This looks like a great place to add an explanation about continuation records.

Someone who wants to join the project likely has no idea about RPCs and
continuation records.

Please add some documentation explaining what continuation records are, when
they are expected to be sent and what this function does to deal with them.

> +{
> +	struct nvkm_subdev *subdev = &gsp->subdev;
> +	struct nvfw_gsp_rpc *msg;
> +	struct gsp_msgq_recv_args args = { 0 };
> +	u32 size;
> +
> +	/* Peek the header of message */
> +	args.time = time;
> +	args.repc = sizeof(*msg);
> +	args.prepc = &size;
> +
> +	msg = gsp_msgq_recv(gsp, &args);
> +	if (IS_ERR_OR_NULL(msg))
> +		return msg;
> +
> +	if (msg->function != NV_VGPU_MSG_FUNCTION_CONTINUATION_RECORD) {
> +		nvkm_error(subdev, "Not a continuation of a large RPC\n");
> +		r535_gsp_msg_dump(gsp, msg, NV_DBG_ERROR);
> +		return ERR_PTR(-EIO);
> +	}
> +
> +	*payload_size = msg->length - sizeof(*msg);
> +
> +	/* Recv the continuation message */
> +	args.time = time;
> +	args.repc = msg->length;
> +	args.prepc = NULL;
> +	args.msg = buf;
> +	args.skip_copy_rpc_header = true;
> +
> +	return gsp_msgq_recv(gsp, &args);
>  }
>  
>  static void *
> -r535_gsp_msgq_recv(struct nvkm_gsp *gsp, u32 repc, int *ptime)
> +r535_gsp_msgq_recv(struct nvkm_gsp *gsp, u32 msg_repc, u32 total_repc,
> +		   int time)

Please add a kernel doc comment as well and explain the arguments. All the
different sizes quickly become very confusing.

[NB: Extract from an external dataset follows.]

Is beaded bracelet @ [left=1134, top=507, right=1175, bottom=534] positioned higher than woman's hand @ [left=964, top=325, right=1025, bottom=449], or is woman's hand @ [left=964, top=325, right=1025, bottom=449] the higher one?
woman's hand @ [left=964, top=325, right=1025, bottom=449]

It would also be good to establish a common naming scheme for all the different
sizes. Would you mind adding a separate patch that does that?

You can add comment at the beginning of the file explaining all the different
sizes and assign them a unique name that we then can use throughout the driver.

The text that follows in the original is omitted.